Tekstfragment:
────────

Het is het verhaal over haar eigen ouders. Moritz kwam uit de provincie en had een horloge, goud- en zilversmederij. Bij alle pseudoniemen die Sani gebruikte voor haar hoofdfiguren is er één die zijn eigen naam heeft gehouden, rebbe Jokef, oftewel rabbijn Jacob Salomon Content. Daarnaast geeft het boek een unieke inkijk in Joods Amsterdam aan het einde van de negentiende eeuw.
Dit boek van Sani werd in 1930 gepubliceerd en in 1973 opnieuw uitgegeven. Bij beide gelegenheden werd Sani geroemd en vergelijken met Carry van Bruggen, Ina Boudier-Bakker en Louis Couperus. En het bleef niet bij dit boek, Sani schreef ook boeken als “De Gouden Klok” en “Het Joodsche Bruidje”. “Een bewogen vrijdag op de Breestraat” is te downloaden bij Crescas.

────────

Gegevens:
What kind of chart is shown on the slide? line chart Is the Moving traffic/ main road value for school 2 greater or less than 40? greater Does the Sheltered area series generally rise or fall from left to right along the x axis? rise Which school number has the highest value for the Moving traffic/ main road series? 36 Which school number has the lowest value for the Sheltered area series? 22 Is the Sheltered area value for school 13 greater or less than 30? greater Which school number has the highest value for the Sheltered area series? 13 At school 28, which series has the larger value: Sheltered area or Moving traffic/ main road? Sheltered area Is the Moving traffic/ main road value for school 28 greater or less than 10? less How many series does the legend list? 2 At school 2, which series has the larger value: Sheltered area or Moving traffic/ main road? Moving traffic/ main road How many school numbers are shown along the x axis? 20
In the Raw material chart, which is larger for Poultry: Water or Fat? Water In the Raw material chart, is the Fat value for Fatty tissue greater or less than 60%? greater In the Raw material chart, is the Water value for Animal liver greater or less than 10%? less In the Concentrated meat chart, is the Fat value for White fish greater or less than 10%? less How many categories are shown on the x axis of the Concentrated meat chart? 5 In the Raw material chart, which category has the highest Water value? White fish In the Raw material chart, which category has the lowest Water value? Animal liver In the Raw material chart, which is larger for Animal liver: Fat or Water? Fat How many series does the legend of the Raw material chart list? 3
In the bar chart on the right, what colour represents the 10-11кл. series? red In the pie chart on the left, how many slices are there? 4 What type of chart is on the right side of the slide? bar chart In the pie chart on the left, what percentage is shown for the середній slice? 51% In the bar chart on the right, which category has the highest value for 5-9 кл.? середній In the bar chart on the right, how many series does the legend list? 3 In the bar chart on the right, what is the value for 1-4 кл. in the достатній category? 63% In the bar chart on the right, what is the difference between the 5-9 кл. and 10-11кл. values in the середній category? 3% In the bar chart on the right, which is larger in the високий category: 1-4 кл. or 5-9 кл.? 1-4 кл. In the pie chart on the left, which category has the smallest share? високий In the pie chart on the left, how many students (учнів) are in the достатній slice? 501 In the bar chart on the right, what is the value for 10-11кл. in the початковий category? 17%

────────

Opdrachten:
(1) Druk uit het tekstfragment over Sani het stuk af vanaf "Het is het verhaal" tot en met "de negentiende eeuw.".
(2) Ga verder met het tekstfragment over Sani vanaf het punt waar het ophoudt.
De regels hebben geen verband met het tekstfragment.

Uitwerkingen:
(1)
Het is het verhaal over haar eigen ouders. Moritz kwam uit de provincie en had een horloge, goud- en zilversmederij. Bij alle pseudoniemen die Sani gebruikte voor haar hoofdfiguren is er één die zijn eigen naam heeft gehouden, rebbe Jokef, oftewel rabbijn Jacob Salomon Content. Daarnaast geeft het boek een unieke inkijk in Joods Amsterdam aan het einde van de negentiende eeuw.

(2)
In het gezin van Moritz en Marianne waren naast de drie jaar oudere broer Michel een bijna twee jaar oudere zus Caroline.  Na Sani werden er nog twee kinderen geboren, zij stierven jong. Ondanks het beroep van vader had het gezin het niet breed. Sani moest na de lagere school kostuumnaaister worden. Ze had willen studeren, schooljuffrouw of zangeres willen worden, en ze werd bij het naaistersvak ingelijfd.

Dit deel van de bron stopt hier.